In 1970, Goddard played bass on Mylon LeFevre's album "Mylon, We Believe". That same year he joined Atlanta Rhythm Section, who originally served as the session band for Studio One in Georgia. Their biggest single was "Imaginary Lover" which became popular when a radio station accidentally played the song from a 33 rpm album on a 45 rpm mode, speeding up the song and fans likening the pitched vocals to Stevie Nicks.

Goddard's favored instrument was the Rickenbacker 4001 bass. He had poor eyesight, so all his guitars were modified as he wouldn't worry about putting the plug into the wrong output. Goddard left the ARS in 1983 and retired from touring altogether. He worked on an album titled "Interpol" but was never released. When the project was dropped, he made a living working on computers for a school supply wholesaler. In 2011, 28 years after he retired from touring, Goddard returned to the group. He remained in the band for three years until his death.

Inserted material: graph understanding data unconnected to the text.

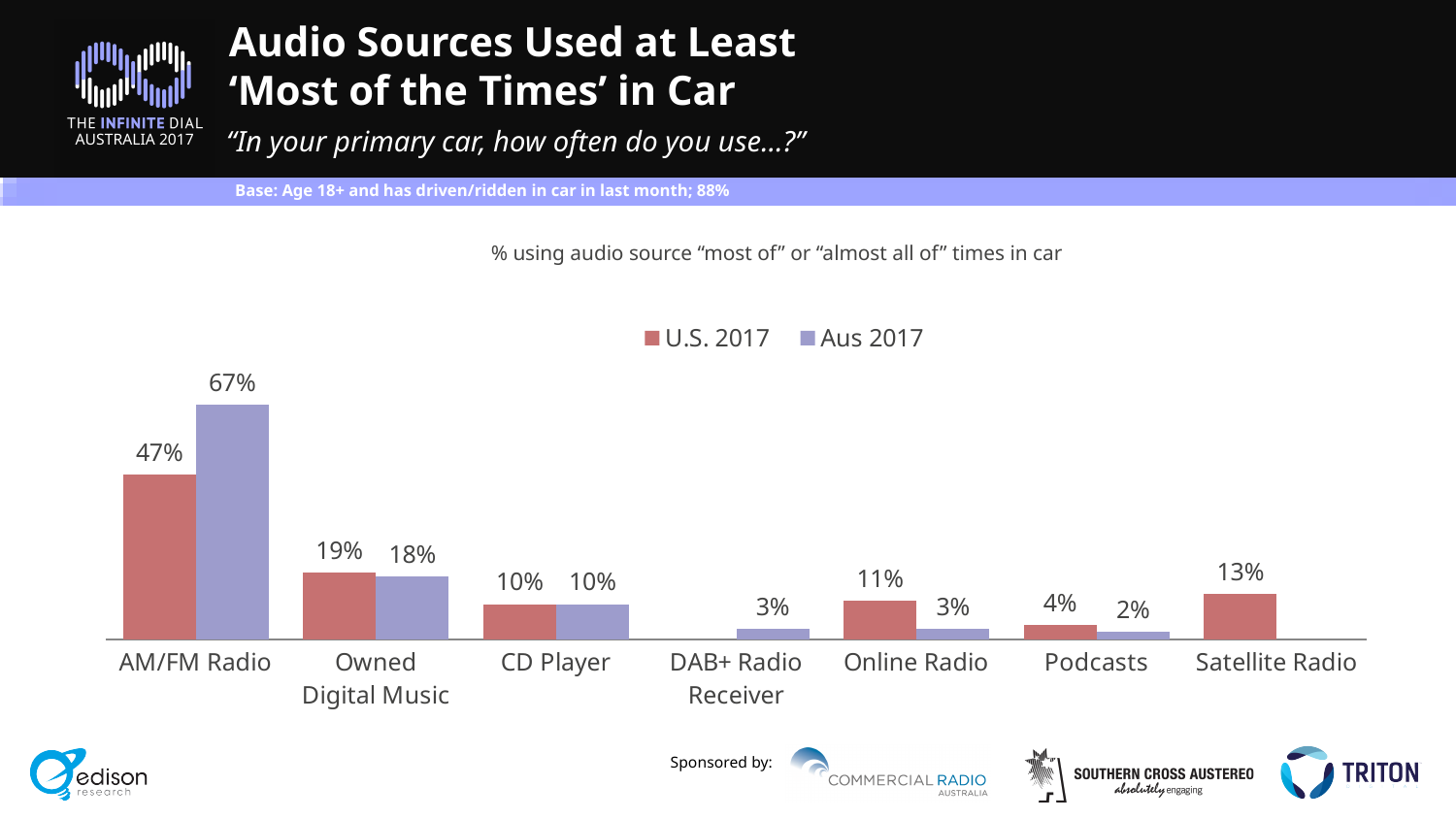
What is the U.S. 2017 value for Owned Digital Music? 19% Which is larger for Online Radio, the U.S. 2017 value or the Aus 2017 value? U.S. 2017 How many categories are shown on the x axis? 7 What is the difference between the Aus 2017 and U.S. 2017 values for AM/FM Radio? 20% What is the U.S. 2017 value for Satellite Radio? 13% What is the Aus 2017 value for DAB+ Radio Receiver? 3% What kind of chart is shown on the slide? Bar chart Which category has the highest Aus 2017 value? AM/FM Radio How many series does the legend list? 2 What is the Aus 2017 value for AM/FM Radio? 67% Which category has the lowest Aus 2017 value? Podcasts What are the two series named in the legend? U.S. 2017 and Aus 2017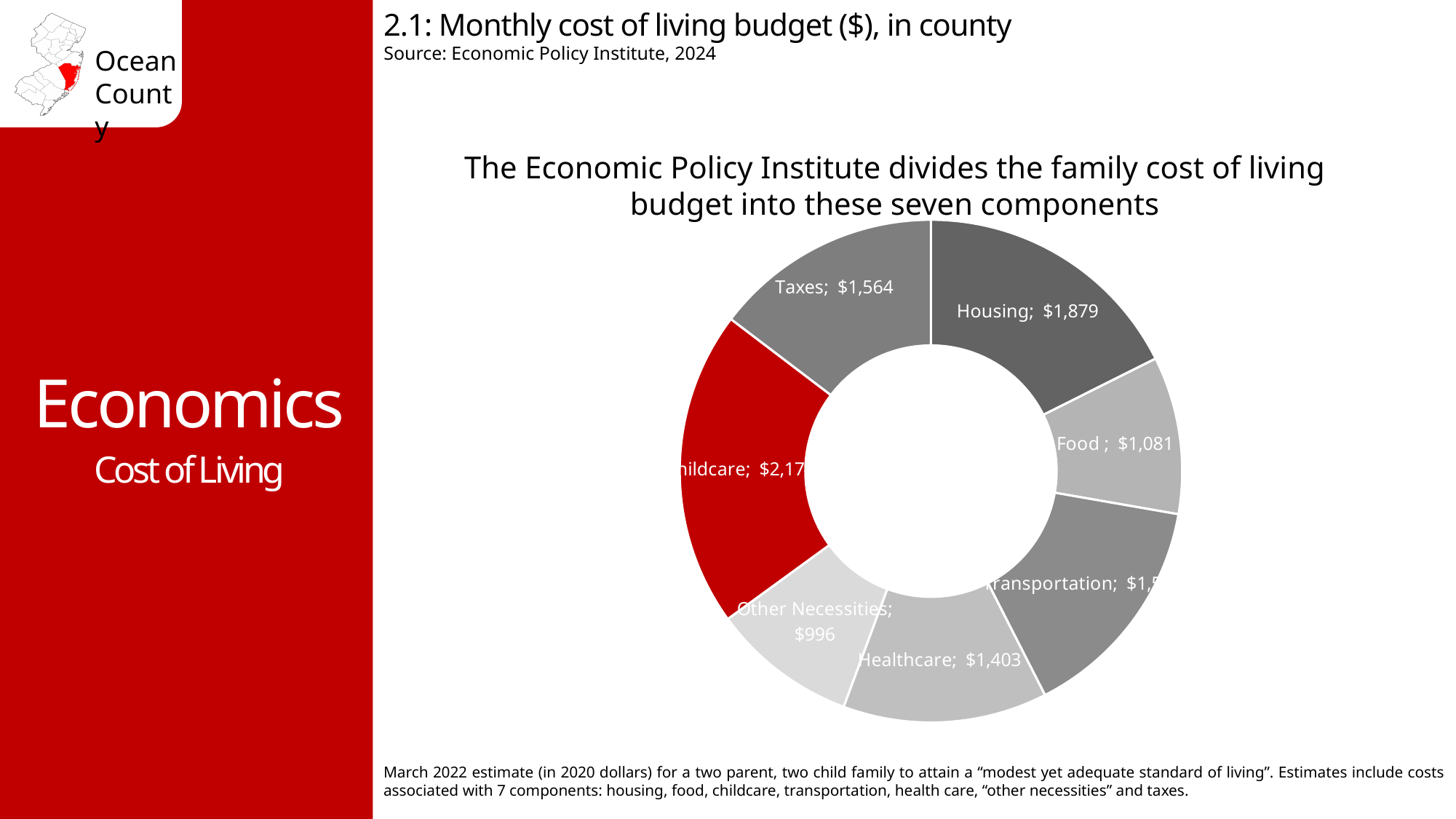
Which component has the largest share of the monthly cost of living budget? Childcare What is the monthly cost for Food? $1,081 What type of chart is shown on the slide? Doughnut (pie) chart What is the monthly cost for Taxes? $1,564 What is the difference between the Housing and Taxes monthly costs? $315 What is the monthly cost for Healthcare? $1,403 Which is larger, the monthly cost for Taxes or for Healthcare? Taxes What is the monthly cost for Other Necessities? $996 What is the monthly cost for Housing? $1,879 Which component is shown in red on the chart? Childcare How many components does the chart divide the cost of living budget into? 7 Which component has the smallest monthly cost? Other Necessities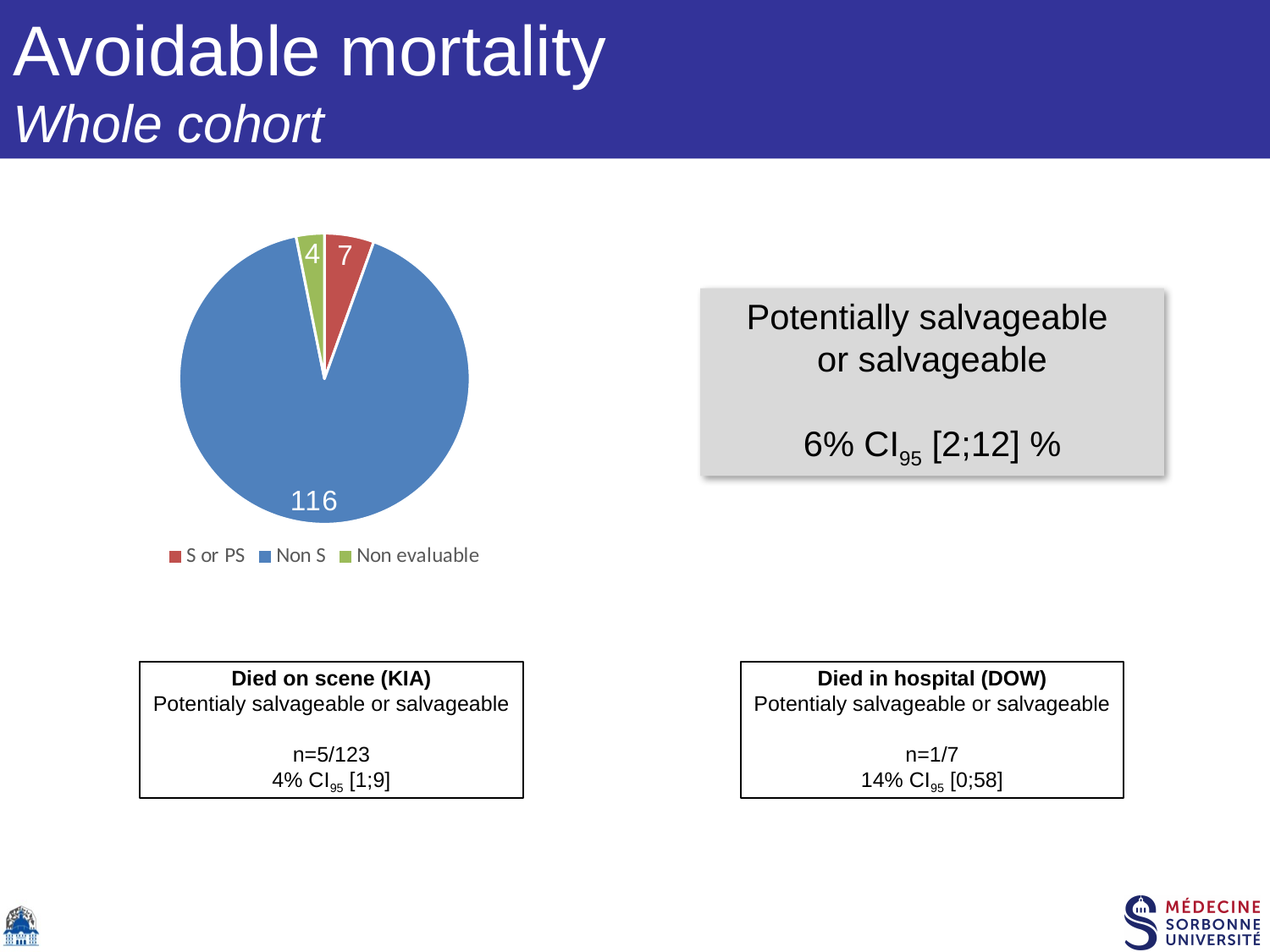
What is the value for the S or PS slice of the pie chart? 7 What is the difference between the Non S value and the S or PS value in the pie chart? 109 How many slices does the pie chart have? 3 Which category has the smallest slice in the pie chart? Non evaluable What is the value for the Non evaluable slice of the pie chart? 4 What is the difference between the S or PS value and the Non evaluable value in the pie chart? 3 What is the value for the Non S slice of the pie chart? 116 What kind of chart is shown on the slide? pie chart How many entries does the legend of the pie chart list? 3 What colour is the Non S slice in the pie chart? blue Which is larger in the pie chart, S or PS or Non evaluable? S or PS Which category has the largest slice in the pie chart? Non S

A bass solo Goddard performed in the song "Another Man's Woman" that was on ARS' live album "Are You Ready!" in 1979 was voted in the top five of the best bass guitar solos of all time by Rolling Stone magazine.

Goddard was once told by a record company executive to "dress like a rock star." He responded by wearing the same clothes that he wore every day, which included shirts and slacks off the rack from Sears or JCPenney. His bandmates said that the only style he would conform to was "his own." Goddard was married once to a woman named Phyllis who died from cancer in 2010. The couple had no children. His sister, Nan Jacobs, also lived in Georgia.

== Death ==
Goddard died on Tuesday, April 29, 2014, from cancer. ARS lead singer Rodney Justo said of Paul, "At one time he was ‘that big fat guy that played bass,’ but once he started playing, he wasn’t fat. He was a giant."